计算机科学与探索 ›› 2015, Vol. 9 ›› Issue (10): 1153-1162.DOI: 10.3778/j.issn.1673-9418.1412057

• 高性能计算 • 上一篇    下一篇

Intel 多核与集成众核上CFD程序的OpenMP 性能分析

车永刚1,2+,张理论1,2,王勇献1,2,徐传福2,程兴华2   

  1. 1. 国防科技大学 并行与分布处理重点实验室,长沙 410073
    2. 国防科技大学 计算机学院,长沙 410073
  • 出版日期:2015-10-01 发布日期:2015-09-29

OpenMP Performance Analysis of CFD Application on Intel Multicore and Manycore Architectures

CHE Yonggang1,2+, ZHANG Lilun1,2, WANG Yongxian1,2, XU Chuanfu2, CHENG Xinghua2   

  1. 1. Science and Technology on Parallel and Distributed Processing Laboratory, National University of Defense Technology, Changsha 410073, China
    2. College of Computer, National University of Defense Technology, Changsha 410073, China
  • Online:2015-10-01 Published:2015-09-29

摘要: 多核与众核已成为当前主流的高性能计算体系结构,OpenMP编程是开发其并行计算能力的主要手段之一。针对一个实际高阶精度结构网格CFD(computational fluids dynamics)应用程序,采用基于硬件计数器的性能测试和模型分析的方法,系统地研究了其在Intel Xeon E5 Sandy Bridge多核处理器和Intel Knights Corner集成众核协处理器上的OpenMP性能。重点分析了OpenMP库开销、线程负载均衡性、主存访问带宽对性能的影响,发现因OpenMP并行引入的冗余计算对并行效率影响很小,但串行计算部分和负载不均衡性对并行效率影响大,主存访问带宽对浮点性能的影响大。还比较了该程序两种体系结构上的性能差异,讨论了性能进一步优化的方向。

关键词: 多核, 集成众核, CFD应用程序, OpenMP, 性能分析

Abstract: Multicore and manycore are becoming mainstream architectures in high performance computing. OpenMP programming is one of the primary methods to exploit the parallel computing capabilities of them.

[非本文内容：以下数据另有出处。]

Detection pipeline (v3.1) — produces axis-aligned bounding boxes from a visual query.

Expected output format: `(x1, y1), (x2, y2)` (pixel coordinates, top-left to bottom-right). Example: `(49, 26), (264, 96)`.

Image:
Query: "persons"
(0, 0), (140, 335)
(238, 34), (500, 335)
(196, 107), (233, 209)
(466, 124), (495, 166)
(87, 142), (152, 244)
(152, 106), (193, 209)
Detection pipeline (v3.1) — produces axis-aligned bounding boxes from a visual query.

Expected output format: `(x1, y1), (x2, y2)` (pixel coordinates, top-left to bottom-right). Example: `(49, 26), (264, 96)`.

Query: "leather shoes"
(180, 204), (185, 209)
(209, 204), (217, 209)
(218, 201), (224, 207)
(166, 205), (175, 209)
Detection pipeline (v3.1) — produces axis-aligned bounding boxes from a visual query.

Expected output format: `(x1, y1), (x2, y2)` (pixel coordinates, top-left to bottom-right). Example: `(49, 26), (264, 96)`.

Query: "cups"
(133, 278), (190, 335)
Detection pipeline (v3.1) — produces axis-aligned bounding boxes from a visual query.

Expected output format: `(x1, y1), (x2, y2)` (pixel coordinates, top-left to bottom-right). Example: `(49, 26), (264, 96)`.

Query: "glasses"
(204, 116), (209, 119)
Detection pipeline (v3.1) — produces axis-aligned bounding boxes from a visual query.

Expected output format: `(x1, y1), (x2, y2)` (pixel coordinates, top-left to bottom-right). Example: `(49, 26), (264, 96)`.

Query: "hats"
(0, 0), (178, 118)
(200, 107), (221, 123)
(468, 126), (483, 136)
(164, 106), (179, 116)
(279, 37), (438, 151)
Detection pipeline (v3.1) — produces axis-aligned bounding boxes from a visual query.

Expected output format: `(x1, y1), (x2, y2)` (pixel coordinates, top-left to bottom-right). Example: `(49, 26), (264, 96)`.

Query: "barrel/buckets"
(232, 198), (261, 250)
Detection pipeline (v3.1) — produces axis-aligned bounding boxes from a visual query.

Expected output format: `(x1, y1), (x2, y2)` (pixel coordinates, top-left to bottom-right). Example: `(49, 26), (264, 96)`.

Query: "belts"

By using a systematic approach which incorporates hardware performance counter based measurement and model based analysis, this paper evaluates the OpenMP performance of a real-world high order structured grids based CFD (computational fluids dynamics) application on Xeon E5 Sandy Bridge, an Intel multicore processor, and Knights Corner, an Intel many integrated core coprocessor. This paper analyzes the performance impacts of the OpenMP library cost, the load balance among different OpenMP threads, and the memory bandwidth to the application. The results show that the redundant computation introduced by OpenMP parallel programming is not significant. The serial portion and the load imbalance significantly affect the parallel efficiency. And memory access bandwidth significantly affects the achieved floating point performance. This paper also compares the performance differences between two architectures and discusses the directions of further performance tuning.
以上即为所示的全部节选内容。